Take better care of your heart by eating more almonds

Almonds, like other types of nuts, are ideal snacks – they contain various nutrients and are low in fat. Studies have shown that almonds can also help in maintaining healthy blood lipid levels. In a review published in the Journal of Nutritional Science, researchers reviewed studies on almond consumption and blood lipid levels and found that eating almonds can improve cholesterol and triglyceride levels.

Researchers from Canada reviewed 18 published randomized controlled trials with a total of 837 participants to determine the effects of almond consumption on blood lipid levels, such as total cholesterol, low-density lipoprotein (LDL) or “bad” cholesterol, high-density lipoprotein (HDL) or “good” cholesterol, and triglycerides.

The review systematic review and meta-analysis revealed that eating almonds can greatly reduce total cholesterol, LDL cholesterol, and triglyceride levels. However, almond consumption did not affect HDL cholesterol levels. (Related: Eating almonds found to accelerate the body’s mechanism for eliminating high cholesterol.)

Data gathered from all studies showed that there was a 0.153 millimoles per liter (mmol/L) decrease in total cholesterol. Among participants who consumed at least 45 grams (g) of almonds per day, a 0.212 mmol/L decrease in total cholesterol was seen. Furthermore, those who have high levels of total cholesterol and consumed at least 45 g of almonds every day experienced a 0.271 mmol/L in total cholesterol. These results indicate that the effects of almonds on total cholesterol levels are the greatest in people with elevated total cholesterol.

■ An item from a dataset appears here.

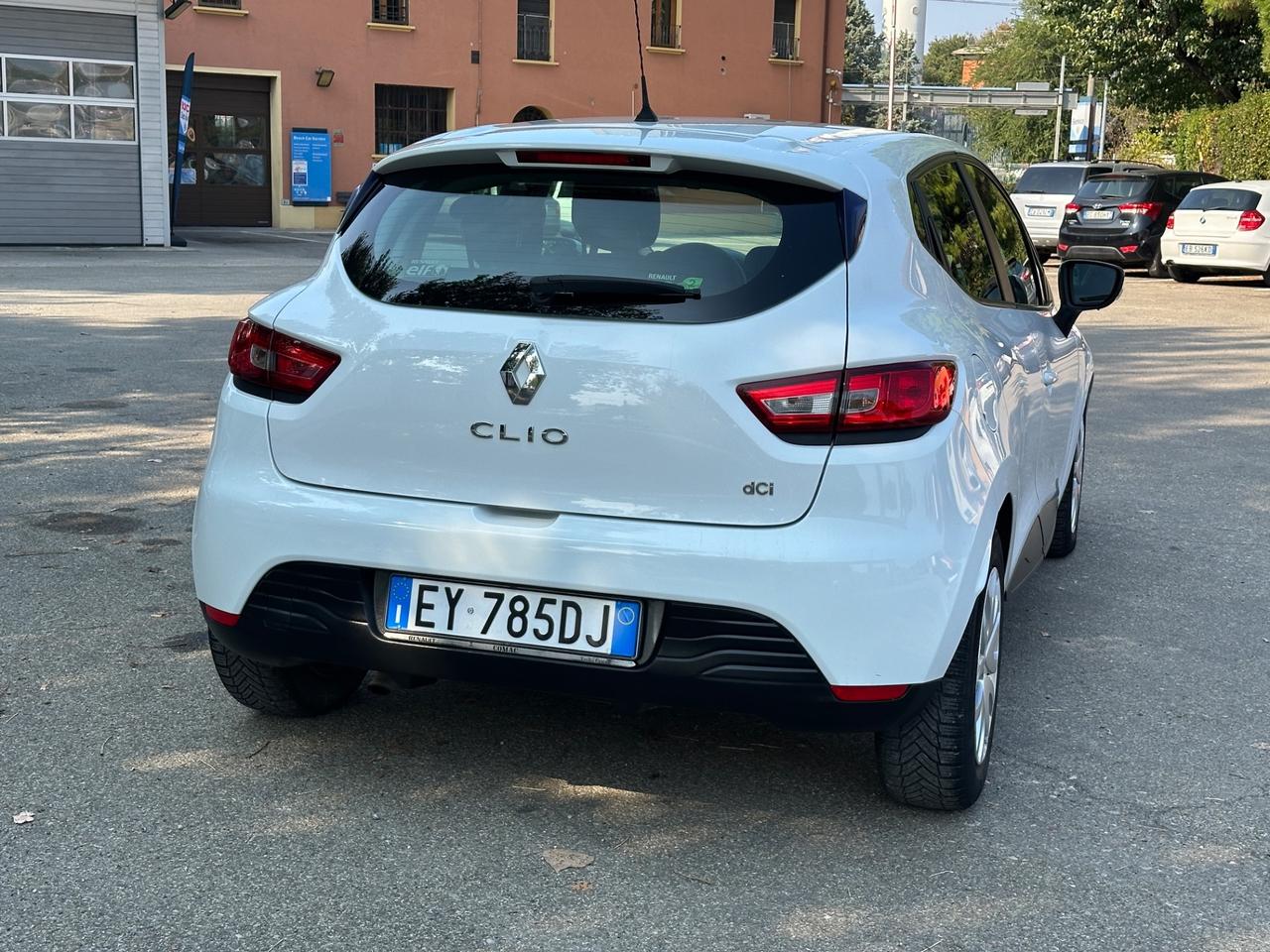 Renault Clio 1.5 dCi 8V 75CV 5 porte Costume National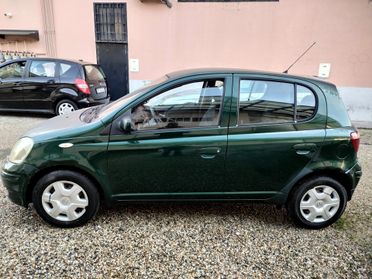 Toyota Yaris 1.4 tdi D-4D 5p Sol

The researchers observed a similar pattern in LDL cholesterol. Data collected from all studies indicated that almond consumption reduced LDL cholesterol by 0.124 mmol/L. Moreover, consuming at least 45 g of almonds resulted in a 0.132 mmol/L decrease in LDL cholesterol. In participants with elevated LDL cholesterol levels, eating at least 45 g of almonds every day resulted in a 0.158 mmol/L decrease in LDL cholesterol.

These results support the claim that consumption of nuts lowers the risk of heart disease. With these findings, the researchers suggested that almonds, and other types of nuts, should be part of a healthy diet to maintain healthy blood lipid levels and to lower the risk of heart disease.

More snacks to keep your heart healthy

Here are other heart-healthy snacks you may want to try:

  • Carrots, cucumbers, and celery sticks with hummus: This combination is a great way to get your family to eat more vegetables. Carrots, cucumbers, and celery sticks are low in cholesterol, fat, calories, and sodium, while hummus provides fiber, protein, and antioxidants — all of which are excellent in protecting against cardiovascular disease.
  • Fruits: Fruits, whether as a whole or made into smoothies, are great for your heart. Eating a piece of whole fruit such as an apple, peach, pear, or a bunch of grapes will help reduce your cholesterol levels and satisfy your sweet tooth at the same time. You can make a smoothie from fresh or frozen fruits like bananas, berries, mango, peaches, or pineapple, then add a scoop of soy protein powder.
  • Oatmeal: While oatmeal is commonly eaten as a breakfast food, you can eat it anytime. Oatmeal is rich in soluble fiber, which can make you feel full and help lower your cholesterol levels. Soluble fiber works by soaking up cholesterol and helping the body eliminate it through the digestive system.
  • Soy protein: Research has shown that soy protein can help lower cholesterol levels. You can try snacking on edamame beans – be it fresh, cold, hot, or dried.